§ PROBLEMS TO SOLVE:
**A)** Decide whether each statement agrees with the reverse mortgage article, answering yes or no and quoting the article's deciding words: (i) AARP filed suit against the Housing and Urban Development Department; (ii) the foreclosures described are affecting most people with reverse mortgages; (iii) reverse mortgages were designed to let homeowners draw on all of their home equity.
**B)** Resume the reverse mortgage article after its final sentence and carry it forward.

##### TEXT SHOWN #####

A Red Flag On Reverse Mortgages

By RON LIEBER

It is the saddest of paradoxes: a government-backed financial maneuver intended to free up extra money for struggling older people turns out to have left some widows and widowers on the brink of foreclosure.

This week, AARP sued the Housing and Urban Development Department over a handful of reverse mortgages gone awry. Lenders, following the letter of one of HUD’s rules, are requiring newly widowed people who want to stay in their homes to pay off the balance of their loans quickly, even if it is much more than the value of the home. Because they can’t (or won’t), the lenders are foreclosing.

This is happening only to a small number of people who did not have their names on the reverse mortgage for a variety of reasons. Some spouses did not put their names on the applications in order to qualify for a bigger loan, without necessarily realizing that they were putting themselves in jeopardy.

Reverse mortgages were not supposed to work like this. Instead, the big idea was to let people who were cash-poor but relatively rich in home equity draw on some (but not all) of that stored value. They’d get a lump sum, a line of credit or a monthly check for either a fixed period or for as long as they stayed in the home. And nearly everyone thought the rules were clear: homeowners or their heirs would never, even decades later, owe a cent beyond the value of the property.

##### DATA SUPPLIED #####

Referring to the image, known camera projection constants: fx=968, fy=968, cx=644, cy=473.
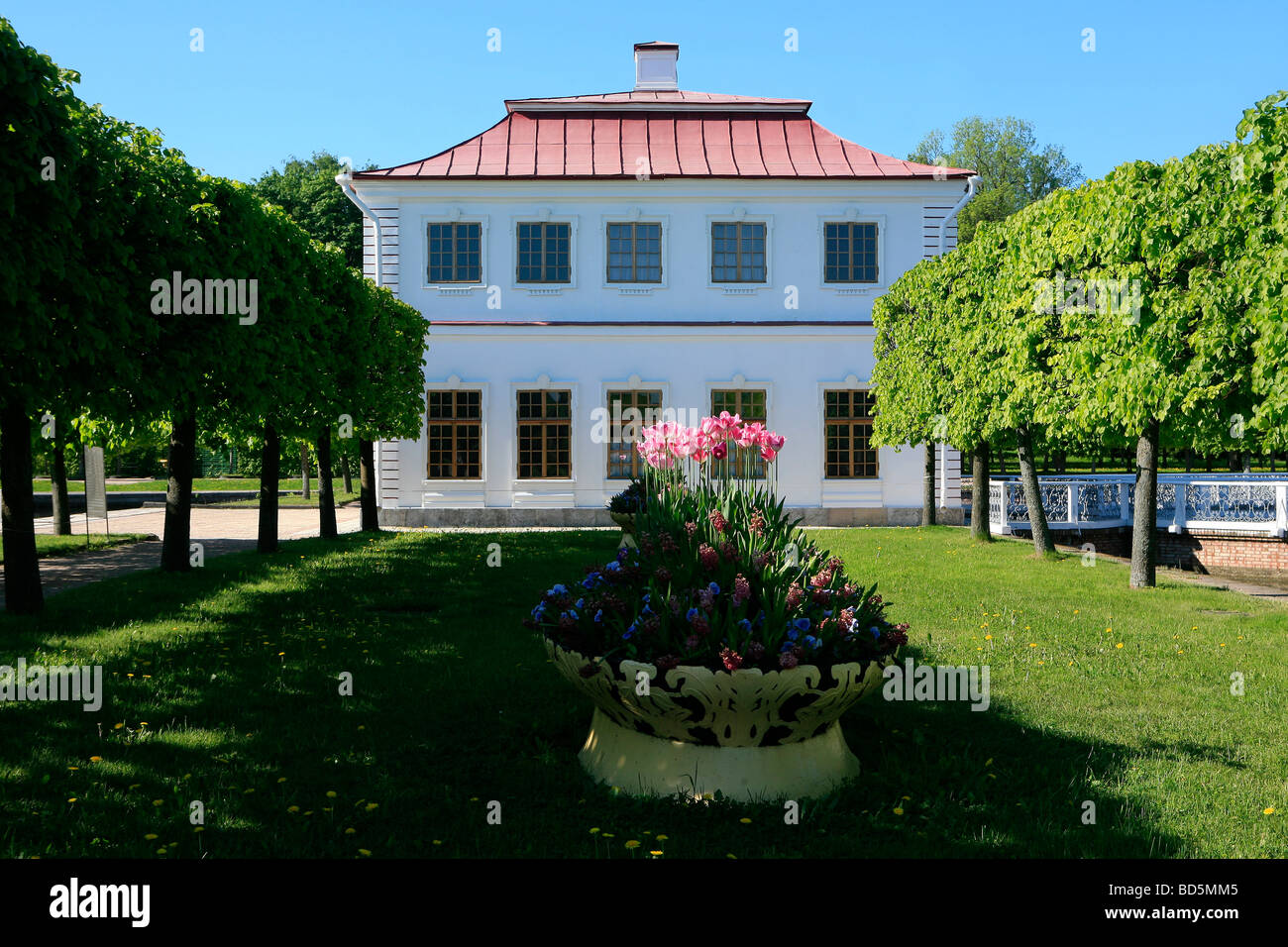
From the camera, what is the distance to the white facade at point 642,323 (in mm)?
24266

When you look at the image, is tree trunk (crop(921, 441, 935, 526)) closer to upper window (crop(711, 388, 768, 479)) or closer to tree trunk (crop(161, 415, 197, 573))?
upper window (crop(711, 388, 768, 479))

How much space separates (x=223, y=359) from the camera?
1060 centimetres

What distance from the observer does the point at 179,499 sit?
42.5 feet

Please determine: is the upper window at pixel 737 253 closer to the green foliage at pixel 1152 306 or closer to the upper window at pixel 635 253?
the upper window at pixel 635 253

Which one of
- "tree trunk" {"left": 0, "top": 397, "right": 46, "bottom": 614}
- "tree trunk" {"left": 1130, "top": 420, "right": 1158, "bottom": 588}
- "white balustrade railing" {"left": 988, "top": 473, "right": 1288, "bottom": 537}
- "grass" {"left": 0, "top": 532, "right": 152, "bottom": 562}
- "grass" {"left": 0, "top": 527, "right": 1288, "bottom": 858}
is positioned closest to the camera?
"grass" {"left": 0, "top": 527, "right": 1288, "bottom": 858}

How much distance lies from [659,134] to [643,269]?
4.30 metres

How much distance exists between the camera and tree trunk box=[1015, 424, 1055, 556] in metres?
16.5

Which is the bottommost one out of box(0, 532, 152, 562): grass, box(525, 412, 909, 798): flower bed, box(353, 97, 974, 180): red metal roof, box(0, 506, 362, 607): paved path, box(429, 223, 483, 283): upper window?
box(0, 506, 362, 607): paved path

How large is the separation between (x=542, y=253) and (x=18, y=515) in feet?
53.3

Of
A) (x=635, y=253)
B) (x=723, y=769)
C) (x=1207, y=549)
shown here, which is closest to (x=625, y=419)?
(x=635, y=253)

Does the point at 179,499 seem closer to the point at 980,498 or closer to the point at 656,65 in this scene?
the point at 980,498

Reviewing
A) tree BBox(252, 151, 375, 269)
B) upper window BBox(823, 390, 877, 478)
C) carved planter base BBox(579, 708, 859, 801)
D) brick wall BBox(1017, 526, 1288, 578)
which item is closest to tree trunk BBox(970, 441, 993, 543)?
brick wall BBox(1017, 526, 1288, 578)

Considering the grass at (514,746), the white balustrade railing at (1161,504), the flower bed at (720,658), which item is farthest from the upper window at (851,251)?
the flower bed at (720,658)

#####

§ ANSWERS BY TASK:
**A)**
(i) Yes: "This week, AARP sued the Housing and Urban Development Department over a handful of reverse mortgages gone awry."
(ii) No: "This is happening only to a small number of people who did not have their names on the reverse mortgage for a variety of reasons."
(iii) No: "draw on some (but not all) of that stored value."

**B)**
The fact that it hasn’t turned out that way for some people is yet another warning sign on a financial product that has the potential to help those who have no other money to draw on in their old age. Reverse mortgages, after all, have historically been marked by high fees. Charlatans looking to extract people’s home equity and put that money into high-fee annuities and other questionable financial products sometimes used reverse mortgages to do it.

So if you’re even remotely considering a reverse mortgage or have a parent or friend who is, this is something else that can go horribly wrong if you’re not paying close attention during the application process.

But first, a review session. (And a disclaimer: This should be only the first of many stops in your reverse mortgage research efforts. I’ve linked to a couple of our best articles on the topic in the online version of this column. You should also check out AARP’s “Borrowing Against Your Home” guide, which HUD actually links to from its reverse mortgage information home page.)

In a regular mortgage, you pay the bank. With a reverse mortgage, which you can get only if you are 62 or above, the bank pays you, drawing on the equity you already have in your home. It’s different from a home equity loan in two crucial ways: You don’t have to make payments on a reverse mortgage as you do with a home equity loan, and there’s no credit check involved with a reverse mortgage.

As you can imagine, you need to have a fair bit of equity in your home to even qualify for a reverse mortgage. The amount of money you can get from the loan depends on that equity, along with the prevailing interest rates and your age. Lenders do their underwriting in part based on how long they think you’ll be in the house. The younger you are, the less money you’ll get because you’re likely to stay a while before paying back the loan. (There is more on how repayment works below.)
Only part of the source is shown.